Extending »Conventional Commits« to branch names

Borrowing Conventional Commits's types and scopes/subjects, a simple naming pattern for branch names can be defined. Each change is implemented within its own branch, forking off the current main/master branch and following the pattern below.

Naming pattern: <type>/<subject>


New feature

Branch: feat/button

feat(button): implement support for icons

Fixes #123

This correlates with a minor release (v0.X.0) in semantic versioning.


Branch: fix/icon-link

fix(icon-link): reduce spacing between link label and icon

This correlates with a patch release (v0.0.X) in semantic versioning.

Breaking change

Branch: feat/navigation

feat(navigation)!: implement new navigation

BREAKING CHANGE: The props of the new navigation are incompatible with the previous navigation

This correlates with a major release (vX.0.0) in semantic versioning.

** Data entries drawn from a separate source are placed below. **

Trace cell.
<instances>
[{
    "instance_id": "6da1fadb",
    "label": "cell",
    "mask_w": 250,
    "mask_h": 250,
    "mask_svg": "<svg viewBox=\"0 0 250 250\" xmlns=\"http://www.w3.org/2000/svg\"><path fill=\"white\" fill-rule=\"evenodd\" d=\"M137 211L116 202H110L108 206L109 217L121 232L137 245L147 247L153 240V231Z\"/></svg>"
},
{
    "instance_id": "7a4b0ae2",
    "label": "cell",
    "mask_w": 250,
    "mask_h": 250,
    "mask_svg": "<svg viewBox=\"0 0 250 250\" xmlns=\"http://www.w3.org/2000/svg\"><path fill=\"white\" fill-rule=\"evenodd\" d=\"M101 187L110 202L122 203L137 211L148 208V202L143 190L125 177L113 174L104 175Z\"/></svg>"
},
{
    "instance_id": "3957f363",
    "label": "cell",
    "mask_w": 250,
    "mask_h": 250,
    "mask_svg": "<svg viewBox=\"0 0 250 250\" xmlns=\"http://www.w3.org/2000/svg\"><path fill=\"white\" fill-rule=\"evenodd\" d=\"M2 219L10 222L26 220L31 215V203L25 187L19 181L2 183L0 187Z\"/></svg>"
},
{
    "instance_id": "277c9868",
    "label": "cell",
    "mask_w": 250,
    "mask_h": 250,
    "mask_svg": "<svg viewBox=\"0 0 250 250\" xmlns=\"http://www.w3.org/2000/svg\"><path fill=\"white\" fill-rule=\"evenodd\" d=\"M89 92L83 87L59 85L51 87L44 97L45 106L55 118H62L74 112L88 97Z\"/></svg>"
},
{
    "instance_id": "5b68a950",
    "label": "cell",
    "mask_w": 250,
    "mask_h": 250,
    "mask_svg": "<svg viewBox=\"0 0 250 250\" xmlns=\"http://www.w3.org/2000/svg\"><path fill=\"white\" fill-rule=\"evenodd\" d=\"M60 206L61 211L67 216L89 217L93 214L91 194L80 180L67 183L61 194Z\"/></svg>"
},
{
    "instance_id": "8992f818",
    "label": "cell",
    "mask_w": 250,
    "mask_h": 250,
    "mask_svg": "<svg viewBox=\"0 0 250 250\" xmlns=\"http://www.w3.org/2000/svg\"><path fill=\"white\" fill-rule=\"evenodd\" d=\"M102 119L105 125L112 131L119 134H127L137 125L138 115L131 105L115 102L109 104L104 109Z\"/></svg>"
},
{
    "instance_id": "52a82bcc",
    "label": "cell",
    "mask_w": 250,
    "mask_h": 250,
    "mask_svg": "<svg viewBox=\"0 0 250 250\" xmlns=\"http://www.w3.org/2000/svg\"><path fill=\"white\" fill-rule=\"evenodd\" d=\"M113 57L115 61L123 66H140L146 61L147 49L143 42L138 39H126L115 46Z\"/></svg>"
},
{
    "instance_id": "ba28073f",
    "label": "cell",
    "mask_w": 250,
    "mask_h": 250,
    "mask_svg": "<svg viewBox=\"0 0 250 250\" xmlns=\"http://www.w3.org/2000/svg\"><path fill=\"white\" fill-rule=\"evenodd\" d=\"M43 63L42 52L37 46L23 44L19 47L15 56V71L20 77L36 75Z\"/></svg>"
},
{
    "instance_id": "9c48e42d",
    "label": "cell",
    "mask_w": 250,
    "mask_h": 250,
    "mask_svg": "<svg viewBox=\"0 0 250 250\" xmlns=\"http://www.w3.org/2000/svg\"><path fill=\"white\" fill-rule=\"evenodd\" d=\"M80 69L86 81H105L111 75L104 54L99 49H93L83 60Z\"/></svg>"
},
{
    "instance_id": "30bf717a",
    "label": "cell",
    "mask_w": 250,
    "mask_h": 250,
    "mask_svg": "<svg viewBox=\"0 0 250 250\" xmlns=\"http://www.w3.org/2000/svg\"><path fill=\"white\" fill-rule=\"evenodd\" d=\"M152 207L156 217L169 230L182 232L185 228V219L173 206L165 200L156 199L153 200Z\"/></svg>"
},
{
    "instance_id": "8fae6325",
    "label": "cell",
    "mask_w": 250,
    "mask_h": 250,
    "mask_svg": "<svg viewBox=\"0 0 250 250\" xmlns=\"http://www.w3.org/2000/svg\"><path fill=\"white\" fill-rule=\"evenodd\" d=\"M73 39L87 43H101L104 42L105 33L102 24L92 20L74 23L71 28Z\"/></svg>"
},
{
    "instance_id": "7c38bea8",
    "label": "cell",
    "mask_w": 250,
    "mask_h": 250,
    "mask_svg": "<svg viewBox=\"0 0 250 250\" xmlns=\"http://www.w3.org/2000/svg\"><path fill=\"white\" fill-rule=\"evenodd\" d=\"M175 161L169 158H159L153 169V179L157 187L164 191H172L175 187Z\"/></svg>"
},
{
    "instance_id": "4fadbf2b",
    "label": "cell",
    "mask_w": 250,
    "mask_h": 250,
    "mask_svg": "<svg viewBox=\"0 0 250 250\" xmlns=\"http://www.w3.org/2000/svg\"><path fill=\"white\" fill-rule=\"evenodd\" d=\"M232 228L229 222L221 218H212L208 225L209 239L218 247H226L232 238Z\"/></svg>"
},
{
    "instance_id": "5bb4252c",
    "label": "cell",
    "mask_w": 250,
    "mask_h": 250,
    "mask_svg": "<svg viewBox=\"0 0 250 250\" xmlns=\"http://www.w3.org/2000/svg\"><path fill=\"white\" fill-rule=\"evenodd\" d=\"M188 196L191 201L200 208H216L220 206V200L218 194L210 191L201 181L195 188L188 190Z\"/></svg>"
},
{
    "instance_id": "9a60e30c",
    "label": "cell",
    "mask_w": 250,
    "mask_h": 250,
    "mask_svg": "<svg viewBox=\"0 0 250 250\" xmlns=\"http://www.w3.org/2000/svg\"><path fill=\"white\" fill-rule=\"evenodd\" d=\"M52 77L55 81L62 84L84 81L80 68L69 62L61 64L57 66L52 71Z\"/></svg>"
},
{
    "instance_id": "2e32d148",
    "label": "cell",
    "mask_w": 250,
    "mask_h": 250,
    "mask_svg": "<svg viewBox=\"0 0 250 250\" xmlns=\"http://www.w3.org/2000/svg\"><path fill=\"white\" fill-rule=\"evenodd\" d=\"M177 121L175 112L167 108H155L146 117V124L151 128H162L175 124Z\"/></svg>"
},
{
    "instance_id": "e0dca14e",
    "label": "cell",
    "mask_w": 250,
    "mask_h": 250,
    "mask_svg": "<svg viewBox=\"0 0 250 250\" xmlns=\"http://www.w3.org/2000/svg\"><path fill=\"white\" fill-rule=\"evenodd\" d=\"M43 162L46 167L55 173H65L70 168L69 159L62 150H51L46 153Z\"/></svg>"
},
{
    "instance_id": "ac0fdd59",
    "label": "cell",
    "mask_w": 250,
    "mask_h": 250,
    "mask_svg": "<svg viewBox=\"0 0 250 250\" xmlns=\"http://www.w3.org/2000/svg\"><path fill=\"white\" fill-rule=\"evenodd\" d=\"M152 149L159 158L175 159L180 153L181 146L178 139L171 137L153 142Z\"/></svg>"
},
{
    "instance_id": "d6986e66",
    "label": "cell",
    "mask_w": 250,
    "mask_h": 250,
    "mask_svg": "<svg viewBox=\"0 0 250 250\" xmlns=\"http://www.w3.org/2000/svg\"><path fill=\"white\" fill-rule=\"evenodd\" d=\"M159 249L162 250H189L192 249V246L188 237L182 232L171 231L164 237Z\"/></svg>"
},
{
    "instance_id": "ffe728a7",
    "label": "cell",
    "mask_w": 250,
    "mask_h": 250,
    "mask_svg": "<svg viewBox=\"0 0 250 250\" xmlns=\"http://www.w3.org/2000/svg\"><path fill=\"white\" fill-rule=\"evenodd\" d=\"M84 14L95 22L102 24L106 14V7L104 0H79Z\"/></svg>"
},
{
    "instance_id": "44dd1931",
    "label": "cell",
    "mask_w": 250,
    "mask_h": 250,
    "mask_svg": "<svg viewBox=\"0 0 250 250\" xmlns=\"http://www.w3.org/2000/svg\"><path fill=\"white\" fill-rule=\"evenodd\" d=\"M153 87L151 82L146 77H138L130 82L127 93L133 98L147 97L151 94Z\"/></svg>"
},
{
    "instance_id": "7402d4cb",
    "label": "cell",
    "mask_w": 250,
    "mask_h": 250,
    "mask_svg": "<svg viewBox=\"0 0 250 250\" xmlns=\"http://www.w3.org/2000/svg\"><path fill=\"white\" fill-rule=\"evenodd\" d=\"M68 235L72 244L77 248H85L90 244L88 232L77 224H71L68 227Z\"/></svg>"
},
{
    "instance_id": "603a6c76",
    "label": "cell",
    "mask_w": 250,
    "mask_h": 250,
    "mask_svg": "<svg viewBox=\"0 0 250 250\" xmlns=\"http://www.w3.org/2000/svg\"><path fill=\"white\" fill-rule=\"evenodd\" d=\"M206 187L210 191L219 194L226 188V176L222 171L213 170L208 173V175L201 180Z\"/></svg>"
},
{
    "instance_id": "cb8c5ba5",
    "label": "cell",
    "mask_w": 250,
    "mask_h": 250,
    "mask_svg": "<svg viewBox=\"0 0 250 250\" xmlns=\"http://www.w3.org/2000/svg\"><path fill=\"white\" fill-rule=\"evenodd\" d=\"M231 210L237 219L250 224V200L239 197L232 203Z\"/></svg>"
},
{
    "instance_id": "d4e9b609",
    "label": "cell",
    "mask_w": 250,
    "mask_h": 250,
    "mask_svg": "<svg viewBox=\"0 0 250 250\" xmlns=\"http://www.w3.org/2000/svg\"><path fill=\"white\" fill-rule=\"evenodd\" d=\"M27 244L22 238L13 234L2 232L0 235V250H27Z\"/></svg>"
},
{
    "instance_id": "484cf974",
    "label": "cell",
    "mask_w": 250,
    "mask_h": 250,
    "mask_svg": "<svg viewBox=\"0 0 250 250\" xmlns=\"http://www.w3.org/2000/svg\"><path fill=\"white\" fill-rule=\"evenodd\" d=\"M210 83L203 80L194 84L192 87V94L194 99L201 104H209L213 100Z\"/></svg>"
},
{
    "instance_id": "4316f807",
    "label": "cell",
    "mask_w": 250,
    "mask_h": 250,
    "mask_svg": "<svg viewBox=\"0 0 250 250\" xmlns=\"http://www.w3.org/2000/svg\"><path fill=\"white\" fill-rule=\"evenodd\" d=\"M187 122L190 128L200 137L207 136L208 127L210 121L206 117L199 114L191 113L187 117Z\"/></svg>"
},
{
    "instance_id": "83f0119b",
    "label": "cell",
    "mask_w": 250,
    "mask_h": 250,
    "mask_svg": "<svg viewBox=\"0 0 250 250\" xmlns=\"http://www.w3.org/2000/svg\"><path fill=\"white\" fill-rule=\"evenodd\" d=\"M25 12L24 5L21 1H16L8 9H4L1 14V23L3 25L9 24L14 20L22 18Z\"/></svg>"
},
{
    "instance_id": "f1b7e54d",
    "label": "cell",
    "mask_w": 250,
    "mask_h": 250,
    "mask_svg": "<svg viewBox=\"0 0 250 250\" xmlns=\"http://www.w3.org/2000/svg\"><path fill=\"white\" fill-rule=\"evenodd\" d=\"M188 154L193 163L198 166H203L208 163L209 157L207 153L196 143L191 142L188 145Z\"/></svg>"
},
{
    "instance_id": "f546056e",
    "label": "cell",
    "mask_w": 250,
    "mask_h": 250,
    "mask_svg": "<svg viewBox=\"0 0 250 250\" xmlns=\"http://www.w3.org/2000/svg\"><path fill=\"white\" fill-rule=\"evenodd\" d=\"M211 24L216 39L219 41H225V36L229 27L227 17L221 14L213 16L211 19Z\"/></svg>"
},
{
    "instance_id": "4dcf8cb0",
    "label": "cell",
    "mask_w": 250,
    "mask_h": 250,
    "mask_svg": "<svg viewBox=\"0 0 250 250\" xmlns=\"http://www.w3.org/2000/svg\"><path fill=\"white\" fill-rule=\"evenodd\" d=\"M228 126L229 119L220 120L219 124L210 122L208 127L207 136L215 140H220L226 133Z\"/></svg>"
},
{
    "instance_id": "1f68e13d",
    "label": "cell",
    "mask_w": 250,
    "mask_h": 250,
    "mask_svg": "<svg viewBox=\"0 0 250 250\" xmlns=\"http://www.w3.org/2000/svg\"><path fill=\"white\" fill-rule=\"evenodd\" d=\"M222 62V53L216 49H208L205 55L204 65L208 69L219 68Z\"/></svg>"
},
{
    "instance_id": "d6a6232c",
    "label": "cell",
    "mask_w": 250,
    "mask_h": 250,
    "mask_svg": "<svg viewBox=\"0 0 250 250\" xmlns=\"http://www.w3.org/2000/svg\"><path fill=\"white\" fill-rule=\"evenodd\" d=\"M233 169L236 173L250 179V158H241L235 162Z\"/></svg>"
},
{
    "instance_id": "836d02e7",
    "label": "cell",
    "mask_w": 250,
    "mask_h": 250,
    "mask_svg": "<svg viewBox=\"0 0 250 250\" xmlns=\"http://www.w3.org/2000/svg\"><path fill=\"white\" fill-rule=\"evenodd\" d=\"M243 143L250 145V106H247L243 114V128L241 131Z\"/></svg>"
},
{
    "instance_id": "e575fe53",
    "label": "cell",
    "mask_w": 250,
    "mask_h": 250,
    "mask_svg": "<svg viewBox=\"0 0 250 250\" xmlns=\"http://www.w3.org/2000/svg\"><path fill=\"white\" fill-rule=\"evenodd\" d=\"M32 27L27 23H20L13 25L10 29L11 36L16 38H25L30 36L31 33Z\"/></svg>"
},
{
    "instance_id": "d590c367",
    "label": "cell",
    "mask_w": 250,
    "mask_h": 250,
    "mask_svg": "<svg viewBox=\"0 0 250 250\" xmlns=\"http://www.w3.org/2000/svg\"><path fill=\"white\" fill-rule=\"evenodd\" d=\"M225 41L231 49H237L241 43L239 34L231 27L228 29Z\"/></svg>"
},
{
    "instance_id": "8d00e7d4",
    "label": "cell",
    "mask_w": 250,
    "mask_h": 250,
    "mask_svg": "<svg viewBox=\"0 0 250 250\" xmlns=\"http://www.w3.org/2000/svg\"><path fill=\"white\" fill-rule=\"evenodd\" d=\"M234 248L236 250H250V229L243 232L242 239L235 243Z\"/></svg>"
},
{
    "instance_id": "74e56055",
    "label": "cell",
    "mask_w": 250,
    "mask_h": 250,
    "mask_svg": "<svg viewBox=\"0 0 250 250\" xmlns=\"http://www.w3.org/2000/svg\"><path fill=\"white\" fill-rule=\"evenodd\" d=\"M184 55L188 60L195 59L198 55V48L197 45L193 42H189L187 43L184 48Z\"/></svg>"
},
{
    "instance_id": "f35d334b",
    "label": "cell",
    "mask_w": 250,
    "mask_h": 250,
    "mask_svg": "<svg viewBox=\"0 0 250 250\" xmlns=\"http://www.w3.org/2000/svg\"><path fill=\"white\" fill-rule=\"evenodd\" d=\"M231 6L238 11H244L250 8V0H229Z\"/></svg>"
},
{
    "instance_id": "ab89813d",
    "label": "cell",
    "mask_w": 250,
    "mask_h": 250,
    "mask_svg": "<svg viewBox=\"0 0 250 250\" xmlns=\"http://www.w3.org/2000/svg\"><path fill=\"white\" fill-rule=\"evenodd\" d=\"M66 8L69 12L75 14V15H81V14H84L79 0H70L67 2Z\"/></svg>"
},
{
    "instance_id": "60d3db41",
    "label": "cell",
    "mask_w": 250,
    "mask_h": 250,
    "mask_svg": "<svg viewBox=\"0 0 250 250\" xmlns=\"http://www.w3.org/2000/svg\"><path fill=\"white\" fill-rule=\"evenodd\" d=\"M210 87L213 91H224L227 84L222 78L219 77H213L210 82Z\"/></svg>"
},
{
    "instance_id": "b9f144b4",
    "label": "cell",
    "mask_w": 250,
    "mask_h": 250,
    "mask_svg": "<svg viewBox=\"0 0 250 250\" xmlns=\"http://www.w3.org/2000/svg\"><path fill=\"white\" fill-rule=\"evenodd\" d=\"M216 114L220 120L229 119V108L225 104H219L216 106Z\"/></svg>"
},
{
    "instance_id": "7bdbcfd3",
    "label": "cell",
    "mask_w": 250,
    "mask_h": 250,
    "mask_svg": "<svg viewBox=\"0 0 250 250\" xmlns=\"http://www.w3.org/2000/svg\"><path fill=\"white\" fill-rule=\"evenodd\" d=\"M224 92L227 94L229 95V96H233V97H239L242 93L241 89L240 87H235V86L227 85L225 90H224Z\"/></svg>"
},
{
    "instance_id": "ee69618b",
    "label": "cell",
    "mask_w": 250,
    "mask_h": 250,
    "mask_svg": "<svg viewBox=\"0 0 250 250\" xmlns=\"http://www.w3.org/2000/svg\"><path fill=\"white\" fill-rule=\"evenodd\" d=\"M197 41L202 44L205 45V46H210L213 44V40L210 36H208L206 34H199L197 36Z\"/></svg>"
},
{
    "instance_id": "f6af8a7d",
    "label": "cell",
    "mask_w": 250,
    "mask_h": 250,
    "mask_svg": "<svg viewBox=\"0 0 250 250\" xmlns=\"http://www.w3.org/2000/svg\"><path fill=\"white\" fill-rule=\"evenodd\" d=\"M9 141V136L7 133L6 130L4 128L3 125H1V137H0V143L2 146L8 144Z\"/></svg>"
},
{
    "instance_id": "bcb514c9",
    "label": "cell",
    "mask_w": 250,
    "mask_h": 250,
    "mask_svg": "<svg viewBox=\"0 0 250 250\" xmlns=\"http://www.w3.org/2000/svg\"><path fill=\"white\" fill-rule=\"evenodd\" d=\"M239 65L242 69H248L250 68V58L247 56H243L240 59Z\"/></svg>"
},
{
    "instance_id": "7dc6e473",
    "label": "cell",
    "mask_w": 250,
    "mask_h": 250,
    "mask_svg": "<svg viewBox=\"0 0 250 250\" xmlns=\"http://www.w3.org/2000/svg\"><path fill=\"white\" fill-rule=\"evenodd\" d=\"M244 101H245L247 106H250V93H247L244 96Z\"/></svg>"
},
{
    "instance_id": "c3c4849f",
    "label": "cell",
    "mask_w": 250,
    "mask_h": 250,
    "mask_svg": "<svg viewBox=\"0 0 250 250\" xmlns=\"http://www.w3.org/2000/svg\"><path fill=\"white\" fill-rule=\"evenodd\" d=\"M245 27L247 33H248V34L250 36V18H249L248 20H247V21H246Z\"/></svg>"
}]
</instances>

When getting started with using a rule set such as Conventional Commits, the effort may seem unnecessary and disproportionate. Determining the type/scope of commits may require too much mental overhead. However, after a short time, developers have to think much less about how they want to classify their commit messages and will start to create clearly separated and clean commits in a quite natural manner.

These days, a lot of projects (blindly) use merge-squash branching, i.e. only a single »tidy« commit message (made out of a vast amount of changes/commits during development) lives on in the codebase after merging a branch.

This approach may not work combined with commit message conventions as all changes are owned by the developer who merges the respective branch (in case several developers are working in the same branch) and everything is sandwiched into a single commit instead of consolidating related things into standalone commits.

Depending on the used tool, the last commit message of a branch may decide whether the new release/version will be a major, minor, or patch release, so developers have to think carefully about this fact and must not commit e.g. a breaking change as minor.

Having fast-paced branches with a single commit may eventually solve both issues.